La intertextualidad se manifiesta en la inclusión, ya literal, ya modificada aunque reconocible, de otros textos. Pero más que en estas manifestaciones exteriores, visibles en la superficie del discurso, es en la intratextualidad donde habita entrañablemente el espíritu paródico del barroco. Así considerada, la parodia implica un doble discurso, una doble textualidad: un discurso referencial, previo, conocido y reconocible, que es deformado, alterado, escarnecido, llevado a sus extremos por el discurso del barroco. Tal operación supone un retorno; es en sí misma un retorno. La parodia, según entiendo, no es otra cosa que llegar, de regreso, al punto de partida y recuperarlo -esto es preservarlo, enriquecerlo- con los beneficios adquiridos en semejante periplo: la crítica (el sentido del humor, el homenaje) que la distancia y la perspectiva otorgan. La parodia, pues, no se limita a la burla del discurso de referencia: la parodia implica una actitud crítica que pondera, selecciona, asume, fija, recupera y preserva los valores culturales. En La rosa púrpura del Cairo, si se me permite poner un ejemplo cinematográfico, Woody Allen no orienta su discurso paródico a escarnecer el discurso fílmico hollywoodense de los años treinta; al parodiarlo, lo critica, le confiere un estatus, lo recupera para su propio discurso y le rinde el más amoroso de los homenajes: rescata su vigencia, es decir su dimensión y su valor históricos.

Esta parece ser, en la narrativa hispanoamericana contemporánea, la intención del discurso paródico: sentirse en posesión de una cultura y manifestar tal seguridad mediante la crítica: el juego, la reflexión, el reconocimiento. En efecto, nuestra narrativa se entretiene y se afana en articular un discurso parodiado, en que más abisme la distancia entre la ida y el regreso.
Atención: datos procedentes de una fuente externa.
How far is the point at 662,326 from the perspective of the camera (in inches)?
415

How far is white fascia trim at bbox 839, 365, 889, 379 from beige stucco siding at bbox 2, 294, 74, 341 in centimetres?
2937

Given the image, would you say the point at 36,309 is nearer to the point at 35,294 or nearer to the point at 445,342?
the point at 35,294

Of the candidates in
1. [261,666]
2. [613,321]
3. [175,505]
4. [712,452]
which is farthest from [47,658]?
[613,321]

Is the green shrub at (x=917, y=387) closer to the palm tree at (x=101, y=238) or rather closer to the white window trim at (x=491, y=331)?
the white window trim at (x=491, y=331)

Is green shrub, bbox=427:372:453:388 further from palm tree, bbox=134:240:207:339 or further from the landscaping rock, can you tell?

Algunos ejemplos de este viraje extremo: En Paradiso, Lezama Lima llama al miembro viril "el aguijón del leptosomático macrogenitoma" distanciando así, gongorinamente, la relación entre el significado y el significante. Carpentier, en Concierto barroco, no se conforma con relatar la de suyo paródica mise en scene de una ópera con tema de Moctezuma, dirigida por Vivaldi en un teatro de Venecia, sino que llega a introducir carnavalescamente, al lado de Vivaldi, Haendel y Scarlatti, la batuta de Stravinsky y la trompeta viva de Louis Armstrong. En El mundo alucinante, Reinaldo Arenas hace que Fray Servando Teresa de Mier, si no lo estoy inventando motivado por la proliferante concatenación de hipérboles en la novela, se escape de la cárcel disfrazado de rata -así de grandes eran los roedores de las Caldas de Cádiz-. Severo Sarduy llega a identificar a Fidel Castro con el mismísimo Cristo Redentor en el capítulo titulado "La entrada de Cristo en La Habana" de la novela De dónde son los cantantes.
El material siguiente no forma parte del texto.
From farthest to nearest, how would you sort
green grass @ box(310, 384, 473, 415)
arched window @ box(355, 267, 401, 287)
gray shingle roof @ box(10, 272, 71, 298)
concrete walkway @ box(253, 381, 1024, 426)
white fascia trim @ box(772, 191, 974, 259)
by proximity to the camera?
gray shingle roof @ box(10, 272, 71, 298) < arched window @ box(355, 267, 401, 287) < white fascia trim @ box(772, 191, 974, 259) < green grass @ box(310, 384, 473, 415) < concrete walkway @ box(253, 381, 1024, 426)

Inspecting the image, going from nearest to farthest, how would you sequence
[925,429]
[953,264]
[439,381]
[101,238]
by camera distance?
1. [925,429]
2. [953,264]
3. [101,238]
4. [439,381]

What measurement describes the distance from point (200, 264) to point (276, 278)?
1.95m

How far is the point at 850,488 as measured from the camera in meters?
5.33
Es en esta medida extrema, arriba ejemplificada con casos de la literatura cubana, donde el neobarroco se aproxima a un tipo de producción artística cuya esencia estriba precisamente en la diferenciación entre la ida y el regreso. Hablo de lo que Susan Sontag denominó Camp y que Carlos Monsiváis aplicó con acierto a diversas manifestaciones de la cultura mexicana:

Camp es -reconociendo la falsedad, el anacronismo y la vigencia de esta división- el predominio de la forma sobre el contenido. Camp es aquel estilo llevado a sus últimas consecuencias, conducido apasionadamente al exceso. Camp es la extensión final, en materia de sensibilidad, de la metáfora de la vida como teatro (...) Camp es el amor de lo no natural, del artificio y la exageración (...) Camp es el fervor del manierismo y de lo sexual exagerado. Camp es el aprecio de la vulgaridad. Camp es la introducción de un nuevo criterio: el artificio como ideal. Camp es el culto por las formas límite de lo barroco, por lo concebido en el delirio, por lo que inevitablemente engendra su propia parodia. Camp en un número abrumador de ocasiones es (...) aquello tan malo que resulta bueno.
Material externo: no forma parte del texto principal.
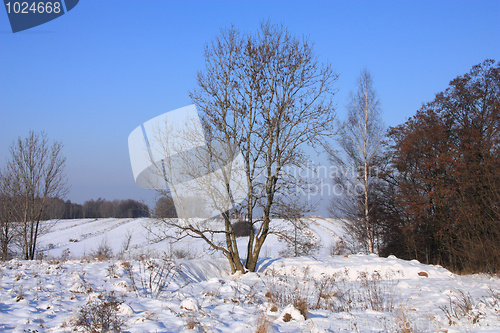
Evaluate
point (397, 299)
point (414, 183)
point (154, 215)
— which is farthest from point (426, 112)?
point (154, 215)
Algunas características que Monsiváis, siguiendo a Susan Sontag, atribuye al Camp son evidentemente afines a la estética del neobarroco y aplicables a diversas obras narrativas hispanoamericanas. Además de pensar en novelas como De dónde son los cantantes del propio Sarduy o El mundo alucinante de Reinaldo Arenas, pienso en otras que, hasta donde entiendo, no han sido estudiadas a la luz del neobarroco pero que podrían responder a los postulados de Sarduy, como Tres novelitas burguesas y La misteriosa desaparición de la marquesita de Loria de José Donoso u otras de Manuel Puig tales La traición de Rita Hayworth o Pubis angelical. Es evidente en ellas, para seguir con la dicotomía meramente didáctica de Monsiváis, el predominio de la forma sobre el contenido, amén de otros signos comunes al Camp y al neobarroco. Un lenguaje abundante, generoso y exquisito parece desperdiciarse en la frivolidad o decadencia de sus temas. Pero ¿no es el barroco, acaso, el arte del desperdicio, de la excrecencia?: "La exclamación inefable - dice Sarduy- que suscita toda capilla de Churriguera o del Aleijadinho, toda estrofa de Góngora o Lezama, todo acto barroco, ya pertenezca a la pintura o a la repostería: íCuánto trabajo! implica un apenas disimulado adjetivo: íCuánto trabajo perdido!, ícuánto juego y desperdicio, cuánto esfuerzo sin funcionalidad!"(4)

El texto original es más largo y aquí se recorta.